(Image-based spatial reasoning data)
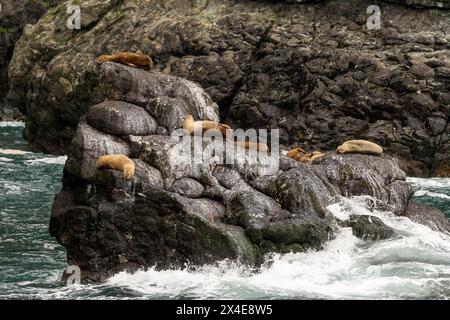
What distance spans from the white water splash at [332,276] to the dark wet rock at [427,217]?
1338mm

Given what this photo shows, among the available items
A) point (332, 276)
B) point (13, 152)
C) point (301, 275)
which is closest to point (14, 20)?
point (13, 152)

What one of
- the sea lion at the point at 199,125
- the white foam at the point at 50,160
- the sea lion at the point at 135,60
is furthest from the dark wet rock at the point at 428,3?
the sea lion at the point at 199,125

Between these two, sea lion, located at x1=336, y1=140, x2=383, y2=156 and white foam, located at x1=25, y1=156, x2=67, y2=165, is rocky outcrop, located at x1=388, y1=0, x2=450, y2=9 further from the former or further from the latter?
white foam, located at x1=25, y1=156, x2=67, y2=165

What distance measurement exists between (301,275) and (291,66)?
1980 cm

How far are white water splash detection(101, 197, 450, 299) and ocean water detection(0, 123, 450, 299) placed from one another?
19mm

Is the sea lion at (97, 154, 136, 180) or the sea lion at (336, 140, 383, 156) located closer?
the sea lion at (97, 154, 136, 180)

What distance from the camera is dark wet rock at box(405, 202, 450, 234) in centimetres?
1778

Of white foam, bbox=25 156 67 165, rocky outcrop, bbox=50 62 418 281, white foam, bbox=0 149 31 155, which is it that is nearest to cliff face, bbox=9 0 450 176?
white foam, bbox=0 149 31 155

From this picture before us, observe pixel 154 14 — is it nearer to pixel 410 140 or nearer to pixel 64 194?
pixel 410 140

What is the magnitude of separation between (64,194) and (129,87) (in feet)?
12.2

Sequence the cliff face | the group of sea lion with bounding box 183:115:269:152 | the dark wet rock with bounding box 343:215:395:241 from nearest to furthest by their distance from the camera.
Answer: the dark wet rock with bounding box 343:215:395:241 < the group of sea lion with bounding box 183:115:269:152 < the cliff face

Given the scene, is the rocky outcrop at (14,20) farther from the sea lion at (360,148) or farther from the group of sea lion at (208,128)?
the sea lion at (360,148)

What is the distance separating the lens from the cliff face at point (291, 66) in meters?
30.5
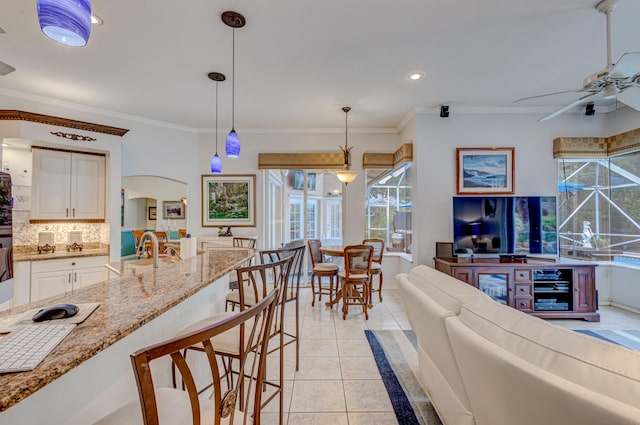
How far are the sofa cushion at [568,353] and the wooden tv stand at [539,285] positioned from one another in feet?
8.50

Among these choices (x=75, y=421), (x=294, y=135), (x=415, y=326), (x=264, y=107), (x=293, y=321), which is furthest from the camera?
(x=294, y=135)

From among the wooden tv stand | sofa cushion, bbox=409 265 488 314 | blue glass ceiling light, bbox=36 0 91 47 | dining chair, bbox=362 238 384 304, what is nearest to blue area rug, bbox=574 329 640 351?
the wooden tv stand

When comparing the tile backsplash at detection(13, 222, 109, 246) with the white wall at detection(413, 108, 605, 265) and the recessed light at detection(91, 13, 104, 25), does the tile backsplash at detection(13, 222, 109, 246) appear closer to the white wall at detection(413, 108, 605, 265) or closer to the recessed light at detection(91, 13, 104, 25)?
the recessed light at detection(91, 13, 104, 25)

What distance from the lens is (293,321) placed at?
11.4ft

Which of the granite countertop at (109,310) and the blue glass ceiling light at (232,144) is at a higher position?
the blue glass ceiling light at (232,144)

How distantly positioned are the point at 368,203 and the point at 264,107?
2.39 metres

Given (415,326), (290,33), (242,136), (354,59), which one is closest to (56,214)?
(242,136)

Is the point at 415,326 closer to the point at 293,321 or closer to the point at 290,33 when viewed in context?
the point at 293,321

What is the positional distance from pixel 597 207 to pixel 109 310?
567 cm

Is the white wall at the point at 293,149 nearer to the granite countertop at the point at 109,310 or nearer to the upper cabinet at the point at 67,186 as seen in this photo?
the upper cabinet at the point at 67,186

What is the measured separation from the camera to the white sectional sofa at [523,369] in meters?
0.71

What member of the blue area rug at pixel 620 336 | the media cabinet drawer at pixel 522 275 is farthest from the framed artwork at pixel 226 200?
the blue area rug at pixel 620 336

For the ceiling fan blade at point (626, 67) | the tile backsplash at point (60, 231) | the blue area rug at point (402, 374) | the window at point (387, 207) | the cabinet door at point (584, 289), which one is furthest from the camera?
the window at point (387, 207)

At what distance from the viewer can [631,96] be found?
2408 millimetres
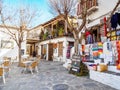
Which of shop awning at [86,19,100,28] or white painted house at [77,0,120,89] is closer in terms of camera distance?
white painted house at [77,0,120,89]

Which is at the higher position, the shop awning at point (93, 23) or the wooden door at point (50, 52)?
the shop awning at point (93, 23)

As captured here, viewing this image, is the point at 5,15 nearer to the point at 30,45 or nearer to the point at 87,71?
the point at 87,71

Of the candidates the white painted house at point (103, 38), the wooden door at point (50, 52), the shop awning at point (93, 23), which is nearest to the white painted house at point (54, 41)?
the wooden door at point (50, 52)

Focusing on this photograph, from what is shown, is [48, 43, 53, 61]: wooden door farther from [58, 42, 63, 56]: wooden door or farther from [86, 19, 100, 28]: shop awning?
[86, 19, 100, 28]: shop awning

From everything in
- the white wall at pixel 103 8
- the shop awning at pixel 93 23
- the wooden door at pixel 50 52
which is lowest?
the wooden door at pixel 50 52

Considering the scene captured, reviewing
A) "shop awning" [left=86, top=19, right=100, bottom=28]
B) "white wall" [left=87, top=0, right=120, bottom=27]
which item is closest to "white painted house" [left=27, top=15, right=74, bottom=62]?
"shop awning" [left=86, top=19, right=100, bottom=28]

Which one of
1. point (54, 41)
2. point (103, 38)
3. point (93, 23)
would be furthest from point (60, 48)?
point (103, 38)

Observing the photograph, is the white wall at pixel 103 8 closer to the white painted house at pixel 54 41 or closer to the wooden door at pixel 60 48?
the white painted house at pixel 54 41

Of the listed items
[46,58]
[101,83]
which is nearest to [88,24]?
[101,83]

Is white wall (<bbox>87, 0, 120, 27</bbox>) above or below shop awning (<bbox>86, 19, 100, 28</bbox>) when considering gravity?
above

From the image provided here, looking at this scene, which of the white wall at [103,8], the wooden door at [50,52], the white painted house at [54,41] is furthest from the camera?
the wooden door at [50,52]

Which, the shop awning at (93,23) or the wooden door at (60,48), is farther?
the wooden door at (60,48)

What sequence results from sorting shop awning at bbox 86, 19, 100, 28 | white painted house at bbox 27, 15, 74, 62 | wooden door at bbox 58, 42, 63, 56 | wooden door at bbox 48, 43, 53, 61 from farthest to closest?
wooden door at bbox 48, 43, 53, 61
wooden door at bbox 58, 42, 63, 56
white painted house at bbox 27, 15, 74, 62
shop awning at bbox 86, 19, 100, 28

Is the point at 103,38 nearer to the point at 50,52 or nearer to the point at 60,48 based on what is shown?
the point at 60,48
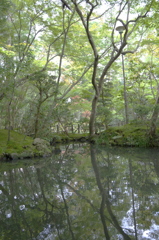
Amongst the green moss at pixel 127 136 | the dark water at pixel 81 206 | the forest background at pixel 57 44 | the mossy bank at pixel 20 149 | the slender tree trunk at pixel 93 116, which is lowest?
the dark water at pixel 81 206

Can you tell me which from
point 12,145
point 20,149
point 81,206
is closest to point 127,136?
point 20,149

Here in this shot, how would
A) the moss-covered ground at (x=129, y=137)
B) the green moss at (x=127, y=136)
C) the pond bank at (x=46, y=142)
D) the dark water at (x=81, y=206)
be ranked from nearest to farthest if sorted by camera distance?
the dark water at (x=81, y=206) → the pond bank at (x=46, y=142) → the moss-covered ground at (x=129, y=137) → the green moss at (x=127, y=136)

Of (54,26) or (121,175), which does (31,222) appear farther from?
(54,26)

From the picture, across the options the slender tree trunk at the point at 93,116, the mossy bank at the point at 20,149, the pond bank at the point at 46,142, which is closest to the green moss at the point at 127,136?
the pond bank at the point at 46,142

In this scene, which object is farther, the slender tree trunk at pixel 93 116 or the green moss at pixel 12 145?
the slender tree trunk at pixel 93 116

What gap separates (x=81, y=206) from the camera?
2.32m

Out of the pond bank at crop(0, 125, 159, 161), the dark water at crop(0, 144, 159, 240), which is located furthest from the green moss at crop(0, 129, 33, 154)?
the dark water at crop(0, 144, 159, 240)

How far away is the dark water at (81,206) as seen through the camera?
1.76 m

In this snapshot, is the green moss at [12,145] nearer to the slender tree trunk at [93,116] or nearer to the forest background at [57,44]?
the forest background at [57,44]

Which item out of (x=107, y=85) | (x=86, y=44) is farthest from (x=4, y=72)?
(x=107, y=85)

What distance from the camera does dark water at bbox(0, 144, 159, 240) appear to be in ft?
5.79

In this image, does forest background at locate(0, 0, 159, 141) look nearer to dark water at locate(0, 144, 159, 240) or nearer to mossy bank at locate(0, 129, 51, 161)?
mossy bank at locate(0, 129, 51, 161)

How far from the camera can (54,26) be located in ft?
30.4

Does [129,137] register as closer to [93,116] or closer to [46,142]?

Requirements.
Give the lines exactly as they stand, from the line with "From the picture, across" through the end of the material.

Written answer.
From the picture, across the options the slender tree trunk at the point at 93,116, the mossy bank at the point at 20,149, the pond bank at the point at 46,142, which is closest to the green moss at the point at 127,136?
the pond bank at the point at 46,142

In this scene, which object is farther, the slender tree trunk at pixel 93 116 or the green moss at pixel 12 145?
the slender tree trunk at pixel 93 116

What gap separates (x=81, y=206) from the camera?
2.32m

Out of the pond bank at crop(0, 125, 159, 161), the dark water at crop(0, 144, 159, 240), which is located furthest from the green moss at crop(0, 129, 33, 154)?
the dark water at crop(0, 144, 159, 240)

How far away is the dark water at (81,206) as seen through the camera?
1.76 m

In this snapshot, is the green moss at [12,145] nearer to the slender tree trunk at [93,116] or nearer to the forest background at [57,44]?
the forest background at [57,44]

Which item out of (x=107, y=85) | (x=86, y=44) is farthest from (x=4, y=72)?
(x=107, y=85)

What distance from the camera does dark water at bbox(0, 144, 159, 240) appear to be in ft?
5.79

In this image, does forest background at locate(0, 0, 159, 141) look nearer to dark water at locate(0, 144, 159, 240) or nearer to mossy bank at locate(0, 129, 51, 161)?
mossy bank at locate(0, 129, 51, 161)

How far from the camera can (54,26) be located in ft?
30.4

Does [129,137] register as closer to [93,116] or closer to [46,142]?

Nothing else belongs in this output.